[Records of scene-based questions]
● ● ● ●

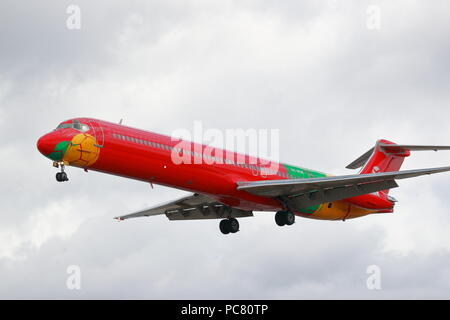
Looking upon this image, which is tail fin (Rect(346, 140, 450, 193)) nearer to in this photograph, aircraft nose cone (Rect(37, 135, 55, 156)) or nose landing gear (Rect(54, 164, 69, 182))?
nose landing gear (Rect(54, 164, 69, 182))

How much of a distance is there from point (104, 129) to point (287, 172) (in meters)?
13.1

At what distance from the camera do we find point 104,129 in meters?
39.7

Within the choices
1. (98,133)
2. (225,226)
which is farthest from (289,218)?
(98,133)

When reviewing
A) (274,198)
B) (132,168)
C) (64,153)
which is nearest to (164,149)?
(132,168)

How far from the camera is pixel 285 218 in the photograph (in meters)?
46.4

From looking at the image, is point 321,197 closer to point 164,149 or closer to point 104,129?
point 164,149

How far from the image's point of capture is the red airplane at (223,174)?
129 feet

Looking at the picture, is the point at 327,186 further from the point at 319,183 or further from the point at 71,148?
the point at 71,148

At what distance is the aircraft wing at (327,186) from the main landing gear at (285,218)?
0.79 meters

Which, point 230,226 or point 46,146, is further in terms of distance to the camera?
point 230,226

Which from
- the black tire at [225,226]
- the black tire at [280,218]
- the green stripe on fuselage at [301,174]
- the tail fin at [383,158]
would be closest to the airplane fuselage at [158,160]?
the green stripe on fuselage at [301,174]

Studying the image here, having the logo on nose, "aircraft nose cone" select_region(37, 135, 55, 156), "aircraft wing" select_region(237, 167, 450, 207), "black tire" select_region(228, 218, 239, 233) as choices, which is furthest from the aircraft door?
"black tire" select_region(228, 218, 239, 233)

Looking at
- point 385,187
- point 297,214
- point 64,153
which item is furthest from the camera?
point 297,214

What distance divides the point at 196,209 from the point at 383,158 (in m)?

● ● ● ●

Exercise:
Rewrite every line of the entries above as a numbered list, skipping the blank lines and leaving out the picture.

Output for this task:
1. Looking upon this image, which is tail fin (Rect(346, 140, 450, 193)) nearer to in this photograph, aircraft nose cone (Rect(37, 135, 55, 156)) or nose landing gear (Rect(54, 164, 69, 182))?
2. nose landing gear (Rect(54, 164, 69, 182))
3. How much of a distance is there from point (104, 129) to point (287, 172) (in meters)?
4. 13.1
5. At what distance from the camera do we find point 104,129 in meters?
6. 39.7
7. Within the choices
8. 1. (98,133)
9. 2. (225,226)
10. which is farthest from (289,218)?
11. (98,133)
12. When reviewing
13. A) (274,198)
14. B) (132,168)
15. C) (64,153)
16. which is nearest to (164,149)?
17. (132,168)
18. How far from the camera is pixel 285 218 in the photograph (in meters)?
19. 46.4
20. From looking at the image, is point 321,197 closer to point 164,149 or closer to point 104,129?
21. point 164,149
22. How far from the image's point of capture is the red airplane at (223,174)?
23. 129 feet
24. Looking at the picture, is the point at 327,186 further from the point at 319,183 or further from the point at 71,148?
25. the point at 71,148
26. At what distance is the aircraft wing at (327,186) from the main landing gear at (285,218)?
27. 0.79 meters
28. Which, point 230,226 or point 46,146, is further in terms of distance to the camera?
29. point 230,226
30. Which from
31. - the black tire at [225,226]
32. - the black tire at [280,218]
33. - the green stripe on fuselage at [301,174]
34. - the tail fin at [383,158]
35. would be closest to the airplane fuselage at [158,160]?
36. the green stripe on fuselage at [301,174]
37. Studying the image here, having the logo on nose, "aircraft nose cone" select_region(37, 135, 55, 156), "aircraft wing" select_region(237, 167, 450, 207), "black tire" select_region(228, 218, 239, 233) as choices, which is furthest from the aircraft door?
38. "black tire" select_region(228, 218, 239, 233)
39. Looking at
40. - point 385,187
41. - point 297,214
42. - point 64,153
43. which item is furthest from the camera?
44. point 297,214
45. What distance divides the point at 196,209 from the point at 383,158 (in m)?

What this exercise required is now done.